MOST people in Britain think that the National Health Service is on its knees. This view goes far to explain the Tories' unpopularity: the NHS is the part of the welfare state that Britons care most about. Its perceived deterioration is something they find hard to forgive. The trouble is, when it comes to improving the health service, voters may will the end but they do not will the means.
     People appear to share Labour's scepticism about the government's "internal market" in medical services: using competition to squeeze more out of given resources hasn't worked, they reckon. But they are also unwilling to see their taxes go up. Hence, Tony Blair has promised to stick to the Tories' public-spending plans for at least two years. These plans entail an even tighter squeeze on cash for the NHS than the service has endured up to now. So what is to be done?

More is less
The Tories persist in arguing that all is well: since 1979 spending on health has risen from £25 billion to £43 billion at today's prices. True--but beside the point. The demands on the NHS have risen, and will continue to rise, much faster than that. What makes health care unique among public services is the way an underlying trend of rising expectations interacts with new technology. As people get richer, they want better. Then, in health care, new technology tends to raise costs not lower them, because new treatments are usually dearer than old ones. On top of this, the more the NHS succeeds, the dearer it becomes: extend a life this year and you create a new patient to be treated in due course. People are anyway living longer (thanks not only to the NHS but also to better diet and housing); they need more health care as a result. All of which explains why, relative to demand, the resources devoted to health care in Britain have indeed been falling.
     A strategic choice will have to be made. One course is to let the NHS wither, delivering an ever narrower set of services to an ever poorer clientele, as increasing numbers take up private medical insurance. This process, despite Tory denials, is already well under way. The government announced this week plans to subsidise private insurance for long-term care of the elderly: another step in that direction. Labour objected, but none too loudly. If what Mr Blair says about taxes and spending is to be believed, his government may actually have to accelerate the trend towards privatised health care.

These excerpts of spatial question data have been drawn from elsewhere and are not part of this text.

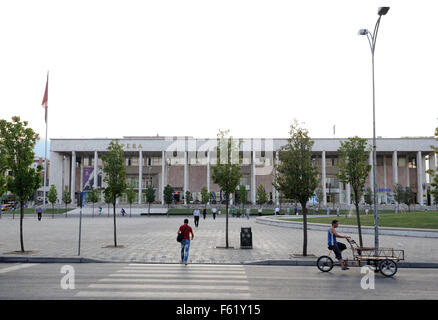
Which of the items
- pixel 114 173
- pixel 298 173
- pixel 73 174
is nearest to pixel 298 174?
pixel 298 173

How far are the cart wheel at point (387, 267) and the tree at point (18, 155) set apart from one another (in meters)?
14.7

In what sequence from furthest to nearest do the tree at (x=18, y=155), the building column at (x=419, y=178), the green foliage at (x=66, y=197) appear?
the building column at (x=419, y=178) → the green foliage at (x=66, y=197) → the tree at (x=18, y=155)

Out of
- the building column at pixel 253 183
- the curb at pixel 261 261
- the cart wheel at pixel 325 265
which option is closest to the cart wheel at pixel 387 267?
the cart wheel at pixel 325 265

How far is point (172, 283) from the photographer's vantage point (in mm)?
10148

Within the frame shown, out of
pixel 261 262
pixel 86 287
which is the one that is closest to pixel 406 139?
pixel 261 262

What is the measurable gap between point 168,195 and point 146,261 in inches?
2413

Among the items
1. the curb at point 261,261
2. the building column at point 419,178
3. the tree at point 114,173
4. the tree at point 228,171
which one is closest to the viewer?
the curb at point 261,261

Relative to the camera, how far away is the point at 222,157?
20.1 metres

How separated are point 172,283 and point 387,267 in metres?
6.74

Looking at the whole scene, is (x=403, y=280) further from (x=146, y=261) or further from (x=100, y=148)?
(x=100, y=148)

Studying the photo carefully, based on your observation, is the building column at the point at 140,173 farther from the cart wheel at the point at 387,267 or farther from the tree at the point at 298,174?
the cart wheel at the point at 387,267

     Ultimately, that may be the only way to bridge the gap between ends and means. But such a course is worth resisting. The goal of high-quality health care for all regardless of income is a noble one, worth defending. And the full-blown private-insurance alternative, as adopted in the United States, is hardly inspiring. It resolves the political dilemma, to be sure, reconciling ends and means. But it leaves millions without adequate access to health care, and the majority who fare well under the system are obliged to pay an extraordinarily high cost for the privilege.
     The alternative is to revive the NHS. If there is to be any hope of this, the Tories' management reforms will need to be consolidated and extended--not reversed, as Labour says it intends. Then the task will be to bring demand and supply into line. More resources will be needed, but demand must be checked at the same time.
     Two ideas commend themselves. One is to make greater use of charges. Patients could be asked to pay for such things as hospital rooms with greater privacy and better "hotel" facilities, and for a variety of non-essential procedures such as cosmetic surgery, treatment for varicose veins, fertility treatment and so forth. New technology, in most ways the enemy of health-care cost-control, could help: smart-card technology will soon make it possible to apply means-testing to such charges, and to vary the cost passed on to patients according to the price and/or urgency of the treatment.
     The other approach, which would work best alongside charges, is to introduce a hypothecated health-care tax. In the current year, the cost of the NHS will be equivalent to roughly 60% of the yield from income tax--far more than most people suppose. Designate that sum as a health tax (in effect, a parallel income tax, with future rates to be set independently) and spend the proceeds solely on the NHS. In the past we have argued against earmarking taxes in this way: it raises a host of budgetary difficulties. But in health care there is a benefit that has come to seem overriding: it would force governments and voters to confront the question of ends and means. To plead that more must be spent on health care without specifying where the money is to come from would henceforth convince no one. A demand for more to be spent would be seen as a demand for higher taxes--which is what, as a rule, it is.
     Greater use of charges would reduce the demand for resources and increase their supply simultaneously. What would be the effect of a hypothecated health tax? So confused are people about what they require of government in this area that it is difficult to say. Perhaps they would call for a big rise in taxes, given the assurance that the money would be spent on the NHS. Conceivably, they would call for a cut in health spending, once they saw on their paycheck how much it was already costing. In either case, they would begin to think hard about the demands that the NHS can reasonably be expected to meet. That would be new--and long overdue.